■ Goal of the exercise ■
Every entry, from the first line to the last, should be output exactly.

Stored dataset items
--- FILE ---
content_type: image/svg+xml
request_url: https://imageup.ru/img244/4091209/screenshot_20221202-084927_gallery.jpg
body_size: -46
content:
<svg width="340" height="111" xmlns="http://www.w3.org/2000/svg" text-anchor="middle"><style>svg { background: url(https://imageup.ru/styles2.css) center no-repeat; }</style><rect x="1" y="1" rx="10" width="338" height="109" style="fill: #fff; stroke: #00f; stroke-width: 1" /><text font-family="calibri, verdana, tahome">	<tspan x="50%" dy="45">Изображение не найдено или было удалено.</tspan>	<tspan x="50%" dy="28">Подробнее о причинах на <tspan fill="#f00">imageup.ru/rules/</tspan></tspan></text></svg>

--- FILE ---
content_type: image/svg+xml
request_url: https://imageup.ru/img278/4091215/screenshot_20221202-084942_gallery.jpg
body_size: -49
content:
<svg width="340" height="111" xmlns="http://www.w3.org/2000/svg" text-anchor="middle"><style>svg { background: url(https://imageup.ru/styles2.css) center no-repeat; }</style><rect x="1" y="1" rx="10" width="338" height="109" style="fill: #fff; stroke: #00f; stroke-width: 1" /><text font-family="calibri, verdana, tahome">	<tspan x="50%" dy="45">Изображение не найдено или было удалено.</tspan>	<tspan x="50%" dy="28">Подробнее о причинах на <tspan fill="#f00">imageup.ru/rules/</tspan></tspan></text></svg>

■ Response to this exercise ■
--- FILE ---
content_type: image/svg+xml
request_url: https://imageup.ru/img244/4091209/screenshot_20221202-084927_gallery.jpg
body_size: -46
content:
<svg width="340" height="111" xmlns="http://www.w3.org/2000/svg" text-anchor="middle"><style>svg { background: url(https://imageup.ru/styles2.css) center no-repeat; }</style><rect x="1" y="1" rx="10" width="338" height="109" style="fill: #fff; stroke: #00f; stroke-width: 1" /><text font-family="calibri, verdana, tahome">	<tspan x="50%" dy="45">Изображение не найдено или было удалено.</tspan>	<tspan x="50%" dy="28">Подробнее о причинах на <tspan fill="#f00">imageup.ru/rules/</tspan></tspan></text></svg>

--- FILE ---
content_type: image/svg+xml
request_url: https://imageup.ru/img278/4091215/screenshot_20221202-084942_gallery.jpg
body_size: -49
content:
<svg width="340" height="111" xmlns="http://www.w3.org/2000/svg" text-anchor="middle"><style>svg { background: url(https://imageup.ru/styles2.css) center no-repeat; }</style><rect x="1" y="1" rx="10" width="338" height="109" style="fill: #fff; stroke: #00f; stroke-width: 1" /><text font-family="calibri, verdana, tahome">	<tspan x="50%" dy="45">Изображение не найдено или было удалено.</tspan>	<tspan x="50%" dy="28">Подробнее о причинах на <tspan fill="#f00">imageup.ru/rules/</tspan></tspan></text></svg>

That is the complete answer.